Copy the data word for word from the very first line through the line that contains "How many series does the legend list? 2 At", including that line.

----- Exercise materials

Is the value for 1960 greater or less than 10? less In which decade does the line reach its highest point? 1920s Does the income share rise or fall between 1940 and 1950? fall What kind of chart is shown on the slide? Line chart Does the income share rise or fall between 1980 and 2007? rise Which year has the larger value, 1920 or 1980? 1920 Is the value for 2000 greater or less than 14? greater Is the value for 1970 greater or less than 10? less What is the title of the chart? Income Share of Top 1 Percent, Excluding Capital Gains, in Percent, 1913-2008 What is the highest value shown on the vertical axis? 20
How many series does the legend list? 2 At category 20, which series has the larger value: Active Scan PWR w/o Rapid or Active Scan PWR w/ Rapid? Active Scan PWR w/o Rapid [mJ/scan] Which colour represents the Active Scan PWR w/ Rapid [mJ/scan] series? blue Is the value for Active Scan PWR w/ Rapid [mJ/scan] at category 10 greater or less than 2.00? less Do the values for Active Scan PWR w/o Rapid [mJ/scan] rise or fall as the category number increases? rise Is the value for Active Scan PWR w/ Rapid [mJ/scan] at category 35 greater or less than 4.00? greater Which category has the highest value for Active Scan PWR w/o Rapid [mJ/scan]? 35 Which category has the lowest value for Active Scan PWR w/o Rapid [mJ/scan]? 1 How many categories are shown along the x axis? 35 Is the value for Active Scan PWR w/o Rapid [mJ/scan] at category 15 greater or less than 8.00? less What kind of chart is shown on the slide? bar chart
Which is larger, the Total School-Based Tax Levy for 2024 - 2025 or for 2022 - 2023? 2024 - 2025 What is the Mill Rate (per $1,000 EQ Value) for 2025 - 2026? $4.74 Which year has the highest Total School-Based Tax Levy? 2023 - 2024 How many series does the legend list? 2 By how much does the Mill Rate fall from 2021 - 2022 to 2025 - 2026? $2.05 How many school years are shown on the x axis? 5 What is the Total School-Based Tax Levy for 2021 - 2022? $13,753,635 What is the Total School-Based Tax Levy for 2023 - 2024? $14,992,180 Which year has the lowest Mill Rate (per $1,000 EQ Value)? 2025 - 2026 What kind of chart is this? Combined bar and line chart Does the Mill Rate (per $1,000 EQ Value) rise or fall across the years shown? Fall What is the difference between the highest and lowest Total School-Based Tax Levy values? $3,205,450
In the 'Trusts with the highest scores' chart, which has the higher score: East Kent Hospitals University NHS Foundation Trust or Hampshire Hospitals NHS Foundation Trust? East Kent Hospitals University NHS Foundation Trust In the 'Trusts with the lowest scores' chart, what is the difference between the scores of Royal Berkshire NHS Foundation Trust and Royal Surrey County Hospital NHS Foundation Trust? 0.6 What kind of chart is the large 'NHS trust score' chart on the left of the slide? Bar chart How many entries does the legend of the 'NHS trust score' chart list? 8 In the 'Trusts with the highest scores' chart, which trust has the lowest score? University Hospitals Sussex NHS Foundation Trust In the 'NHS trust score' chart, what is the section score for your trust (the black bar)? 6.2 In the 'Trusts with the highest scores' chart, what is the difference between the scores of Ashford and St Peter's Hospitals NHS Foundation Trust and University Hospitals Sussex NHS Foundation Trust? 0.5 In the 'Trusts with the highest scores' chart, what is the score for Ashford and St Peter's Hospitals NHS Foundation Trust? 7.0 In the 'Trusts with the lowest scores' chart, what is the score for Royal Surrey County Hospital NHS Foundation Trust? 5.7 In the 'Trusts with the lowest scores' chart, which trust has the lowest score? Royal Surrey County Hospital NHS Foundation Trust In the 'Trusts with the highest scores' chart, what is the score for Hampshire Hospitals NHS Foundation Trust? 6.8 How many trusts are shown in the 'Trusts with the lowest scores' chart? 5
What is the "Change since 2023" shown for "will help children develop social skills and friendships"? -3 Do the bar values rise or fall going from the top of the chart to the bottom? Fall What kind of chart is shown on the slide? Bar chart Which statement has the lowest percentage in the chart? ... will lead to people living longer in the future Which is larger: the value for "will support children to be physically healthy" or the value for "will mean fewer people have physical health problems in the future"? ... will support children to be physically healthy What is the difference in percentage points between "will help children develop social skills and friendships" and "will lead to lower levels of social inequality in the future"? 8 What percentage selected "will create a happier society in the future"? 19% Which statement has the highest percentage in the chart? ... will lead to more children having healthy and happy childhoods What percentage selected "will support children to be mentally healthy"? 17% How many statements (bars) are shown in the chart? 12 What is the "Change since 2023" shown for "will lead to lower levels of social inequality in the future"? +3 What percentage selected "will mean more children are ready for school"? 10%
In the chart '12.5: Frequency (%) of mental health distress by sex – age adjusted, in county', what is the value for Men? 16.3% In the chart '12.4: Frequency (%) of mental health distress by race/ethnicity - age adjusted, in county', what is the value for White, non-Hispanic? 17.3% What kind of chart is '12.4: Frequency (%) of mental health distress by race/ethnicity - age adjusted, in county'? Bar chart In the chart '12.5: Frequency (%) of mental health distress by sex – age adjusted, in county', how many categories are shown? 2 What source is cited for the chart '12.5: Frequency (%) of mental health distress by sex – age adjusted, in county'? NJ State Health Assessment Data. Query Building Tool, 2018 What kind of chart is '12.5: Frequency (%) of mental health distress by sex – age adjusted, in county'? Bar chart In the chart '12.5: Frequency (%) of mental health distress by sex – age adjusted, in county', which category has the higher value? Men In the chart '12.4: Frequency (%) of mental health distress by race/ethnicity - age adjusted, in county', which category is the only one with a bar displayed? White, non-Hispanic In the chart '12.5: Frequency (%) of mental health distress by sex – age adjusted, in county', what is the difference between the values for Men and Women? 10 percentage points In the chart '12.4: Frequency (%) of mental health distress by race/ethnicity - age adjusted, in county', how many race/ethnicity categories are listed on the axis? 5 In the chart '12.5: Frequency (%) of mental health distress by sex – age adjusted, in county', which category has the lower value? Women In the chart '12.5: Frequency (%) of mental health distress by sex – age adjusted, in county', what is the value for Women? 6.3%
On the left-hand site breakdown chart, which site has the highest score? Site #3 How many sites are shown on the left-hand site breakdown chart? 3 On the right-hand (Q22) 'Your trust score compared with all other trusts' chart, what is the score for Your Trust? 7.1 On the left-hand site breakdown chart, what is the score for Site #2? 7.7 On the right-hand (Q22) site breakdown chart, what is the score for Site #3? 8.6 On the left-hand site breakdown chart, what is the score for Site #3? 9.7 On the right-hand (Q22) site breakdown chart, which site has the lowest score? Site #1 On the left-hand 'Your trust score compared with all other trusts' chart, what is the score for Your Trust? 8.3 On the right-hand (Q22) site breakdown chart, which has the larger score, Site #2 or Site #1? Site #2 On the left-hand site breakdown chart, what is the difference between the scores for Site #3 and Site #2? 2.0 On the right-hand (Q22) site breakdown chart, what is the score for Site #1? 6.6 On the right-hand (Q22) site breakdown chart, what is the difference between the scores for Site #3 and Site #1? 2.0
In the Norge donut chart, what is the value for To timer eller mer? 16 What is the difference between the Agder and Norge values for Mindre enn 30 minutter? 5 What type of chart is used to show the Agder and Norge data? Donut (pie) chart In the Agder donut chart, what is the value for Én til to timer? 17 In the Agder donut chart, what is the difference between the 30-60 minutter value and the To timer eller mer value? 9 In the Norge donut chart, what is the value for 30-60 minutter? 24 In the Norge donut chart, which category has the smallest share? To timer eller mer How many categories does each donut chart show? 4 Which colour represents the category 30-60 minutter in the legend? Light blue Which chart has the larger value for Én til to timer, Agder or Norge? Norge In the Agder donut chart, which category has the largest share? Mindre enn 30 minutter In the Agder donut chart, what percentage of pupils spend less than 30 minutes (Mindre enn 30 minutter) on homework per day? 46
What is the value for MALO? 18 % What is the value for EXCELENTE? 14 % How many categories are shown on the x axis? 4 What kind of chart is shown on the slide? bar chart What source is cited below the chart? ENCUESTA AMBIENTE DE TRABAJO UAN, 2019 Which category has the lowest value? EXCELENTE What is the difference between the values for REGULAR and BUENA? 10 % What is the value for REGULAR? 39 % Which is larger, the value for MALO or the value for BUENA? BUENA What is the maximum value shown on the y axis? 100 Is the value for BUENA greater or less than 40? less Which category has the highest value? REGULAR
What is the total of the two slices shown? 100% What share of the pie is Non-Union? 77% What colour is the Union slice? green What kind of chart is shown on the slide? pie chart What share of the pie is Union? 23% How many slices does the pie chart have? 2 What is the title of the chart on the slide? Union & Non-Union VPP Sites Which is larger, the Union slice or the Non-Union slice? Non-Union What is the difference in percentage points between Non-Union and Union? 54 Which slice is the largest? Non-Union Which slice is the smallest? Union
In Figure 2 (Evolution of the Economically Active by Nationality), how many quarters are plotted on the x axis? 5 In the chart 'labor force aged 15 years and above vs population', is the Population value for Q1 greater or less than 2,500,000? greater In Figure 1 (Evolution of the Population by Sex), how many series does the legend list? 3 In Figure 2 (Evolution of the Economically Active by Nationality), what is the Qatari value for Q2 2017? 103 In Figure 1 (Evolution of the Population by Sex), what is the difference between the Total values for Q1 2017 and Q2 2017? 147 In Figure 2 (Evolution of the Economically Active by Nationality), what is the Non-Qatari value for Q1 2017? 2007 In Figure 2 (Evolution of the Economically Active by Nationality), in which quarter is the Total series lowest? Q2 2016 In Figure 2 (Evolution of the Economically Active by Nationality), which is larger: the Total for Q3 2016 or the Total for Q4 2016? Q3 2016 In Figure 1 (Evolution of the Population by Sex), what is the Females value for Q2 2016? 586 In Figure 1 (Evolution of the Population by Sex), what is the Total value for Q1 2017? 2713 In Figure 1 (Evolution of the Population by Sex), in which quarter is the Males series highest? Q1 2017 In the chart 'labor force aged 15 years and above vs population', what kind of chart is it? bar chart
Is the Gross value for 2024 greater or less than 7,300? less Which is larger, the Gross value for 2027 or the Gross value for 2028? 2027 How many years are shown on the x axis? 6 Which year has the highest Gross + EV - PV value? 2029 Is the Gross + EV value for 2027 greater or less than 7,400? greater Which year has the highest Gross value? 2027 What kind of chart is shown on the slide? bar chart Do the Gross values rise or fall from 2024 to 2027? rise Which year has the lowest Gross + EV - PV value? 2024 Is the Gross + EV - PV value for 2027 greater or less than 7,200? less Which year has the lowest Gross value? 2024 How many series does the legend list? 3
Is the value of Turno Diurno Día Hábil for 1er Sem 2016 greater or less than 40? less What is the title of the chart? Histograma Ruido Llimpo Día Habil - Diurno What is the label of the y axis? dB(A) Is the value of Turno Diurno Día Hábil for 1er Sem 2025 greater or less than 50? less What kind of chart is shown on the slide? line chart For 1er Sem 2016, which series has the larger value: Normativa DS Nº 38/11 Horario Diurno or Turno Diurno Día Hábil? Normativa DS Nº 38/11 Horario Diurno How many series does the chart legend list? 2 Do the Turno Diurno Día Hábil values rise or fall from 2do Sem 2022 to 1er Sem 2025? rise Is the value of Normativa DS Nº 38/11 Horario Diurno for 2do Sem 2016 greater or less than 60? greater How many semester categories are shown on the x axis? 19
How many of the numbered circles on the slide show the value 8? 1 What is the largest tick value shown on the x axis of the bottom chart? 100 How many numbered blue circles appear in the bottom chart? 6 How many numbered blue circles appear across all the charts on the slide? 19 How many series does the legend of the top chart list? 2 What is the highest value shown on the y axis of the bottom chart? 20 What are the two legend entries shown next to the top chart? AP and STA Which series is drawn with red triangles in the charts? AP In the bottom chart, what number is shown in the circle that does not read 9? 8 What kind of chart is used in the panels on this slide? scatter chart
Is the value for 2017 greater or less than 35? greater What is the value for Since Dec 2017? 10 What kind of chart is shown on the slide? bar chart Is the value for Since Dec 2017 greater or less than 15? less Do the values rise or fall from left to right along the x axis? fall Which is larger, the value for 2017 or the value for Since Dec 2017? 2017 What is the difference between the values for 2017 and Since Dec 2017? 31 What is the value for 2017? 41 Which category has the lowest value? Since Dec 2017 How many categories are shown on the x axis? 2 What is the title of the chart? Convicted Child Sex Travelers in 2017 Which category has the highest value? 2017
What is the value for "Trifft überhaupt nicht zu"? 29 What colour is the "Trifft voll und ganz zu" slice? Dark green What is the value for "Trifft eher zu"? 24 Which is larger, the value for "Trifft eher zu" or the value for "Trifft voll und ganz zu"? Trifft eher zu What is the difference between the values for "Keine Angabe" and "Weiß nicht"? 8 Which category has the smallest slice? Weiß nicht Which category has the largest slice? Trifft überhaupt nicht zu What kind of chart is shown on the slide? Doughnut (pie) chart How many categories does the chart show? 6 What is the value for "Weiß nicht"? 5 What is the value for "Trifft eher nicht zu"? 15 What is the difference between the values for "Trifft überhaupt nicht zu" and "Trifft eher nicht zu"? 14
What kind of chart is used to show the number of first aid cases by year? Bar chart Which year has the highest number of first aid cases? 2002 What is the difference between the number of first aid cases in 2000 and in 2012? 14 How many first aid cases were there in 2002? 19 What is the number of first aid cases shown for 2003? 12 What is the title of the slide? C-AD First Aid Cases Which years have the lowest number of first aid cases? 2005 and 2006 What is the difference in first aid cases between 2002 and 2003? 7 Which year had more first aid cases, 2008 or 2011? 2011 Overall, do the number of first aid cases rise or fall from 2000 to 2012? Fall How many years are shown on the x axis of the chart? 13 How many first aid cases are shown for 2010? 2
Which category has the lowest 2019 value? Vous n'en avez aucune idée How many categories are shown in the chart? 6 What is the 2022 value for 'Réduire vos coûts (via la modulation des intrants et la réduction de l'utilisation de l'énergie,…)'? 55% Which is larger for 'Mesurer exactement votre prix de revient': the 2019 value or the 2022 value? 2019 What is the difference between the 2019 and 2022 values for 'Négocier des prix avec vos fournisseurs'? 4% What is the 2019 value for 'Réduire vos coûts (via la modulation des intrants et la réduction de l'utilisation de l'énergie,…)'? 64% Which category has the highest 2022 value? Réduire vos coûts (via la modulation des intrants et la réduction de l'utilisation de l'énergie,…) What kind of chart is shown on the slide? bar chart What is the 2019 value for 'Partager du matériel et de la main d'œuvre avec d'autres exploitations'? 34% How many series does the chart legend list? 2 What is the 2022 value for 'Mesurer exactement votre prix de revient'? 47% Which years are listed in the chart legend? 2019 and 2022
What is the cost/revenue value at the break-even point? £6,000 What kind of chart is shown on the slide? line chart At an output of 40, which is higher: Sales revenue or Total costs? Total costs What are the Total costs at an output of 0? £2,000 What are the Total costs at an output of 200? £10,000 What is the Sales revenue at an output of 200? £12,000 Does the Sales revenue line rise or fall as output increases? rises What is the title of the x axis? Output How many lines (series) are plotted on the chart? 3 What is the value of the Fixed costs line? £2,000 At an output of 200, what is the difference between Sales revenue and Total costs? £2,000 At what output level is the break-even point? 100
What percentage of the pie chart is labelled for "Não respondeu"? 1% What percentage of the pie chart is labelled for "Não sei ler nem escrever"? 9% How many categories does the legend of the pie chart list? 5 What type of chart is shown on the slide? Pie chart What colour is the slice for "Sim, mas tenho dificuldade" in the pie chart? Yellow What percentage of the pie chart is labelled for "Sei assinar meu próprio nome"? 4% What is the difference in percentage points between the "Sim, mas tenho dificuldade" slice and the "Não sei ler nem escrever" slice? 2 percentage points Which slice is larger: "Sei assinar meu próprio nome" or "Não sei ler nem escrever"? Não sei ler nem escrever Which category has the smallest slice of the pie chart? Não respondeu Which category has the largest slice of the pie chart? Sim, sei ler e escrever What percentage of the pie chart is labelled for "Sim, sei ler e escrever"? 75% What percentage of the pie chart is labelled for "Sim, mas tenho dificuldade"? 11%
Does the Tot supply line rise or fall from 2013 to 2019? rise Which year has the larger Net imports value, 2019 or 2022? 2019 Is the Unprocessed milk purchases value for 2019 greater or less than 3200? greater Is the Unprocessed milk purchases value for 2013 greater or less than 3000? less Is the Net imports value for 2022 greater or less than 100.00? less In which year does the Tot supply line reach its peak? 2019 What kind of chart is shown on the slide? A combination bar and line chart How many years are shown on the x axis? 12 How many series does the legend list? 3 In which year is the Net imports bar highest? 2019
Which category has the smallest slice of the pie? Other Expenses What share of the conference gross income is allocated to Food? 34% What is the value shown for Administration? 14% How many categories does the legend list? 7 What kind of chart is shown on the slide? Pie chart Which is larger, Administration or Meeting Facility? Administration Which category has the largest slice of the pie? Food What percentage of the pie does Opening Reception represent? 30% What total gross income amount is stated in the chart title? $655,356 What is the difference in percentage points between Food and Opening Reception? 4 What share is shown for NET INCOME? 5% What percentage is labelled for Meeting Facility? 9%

----------

**Solution for this problem:**
Is the value for 1960 greater or less than 10? less In which decade does the line reach its highest point? 1920s Does the income share rise or fall between 1940 and 1950? fall What kind of chart is shown on the slide? Line chart Does the income share rise or fall between 1980 and 2007? rise Which year has the larger value, 1920 or 1980? 1920 Is the value for 2000 greater or less than 14? greater Is the value for 1970 greater or less than 10? less What is the title of the chart? Income Share of Top 1 Percent, Excluding Capital Gains, in Percent, 1913-2008 What is the highest value shown on the vertical axis? 20
How many series does the legend list? 2 At category 20, which series has the larger value: Active Scan PWR w/o Rapid or Active Scan PWR w/ Rapid? Active Scan PWR w/o Rapid [mJ/scan] Which colour represents the Active Scan PWR w/ Rapid [mJ/scan] series? blue Is the value for Active Scan PWR w/ Rapid [mJ/scan] at category 10 greater or less than 2.00? less Do the values for Active Scan PWR w/o Rapid [mJ/scan] rise or fall as the category number increases? rise Is the value for Active Scan PWR w/ Rapid [mJ/scan] at category 35 greater or less than 4.00? greater Which category has the highest value for Active Scan PWR w/o Rapid [mJ/scan]? 35 Which category has the lowest value for Active Scan PWR w/o Rapid [mJ/scan]? 1 How many categories are shown along the x axis? 35 Is the value for Active Scan PWR w/o Rapid [mJ/scan] at category 15 greater or less than 8.00? less What kind of chart is shown on the slide? bar chart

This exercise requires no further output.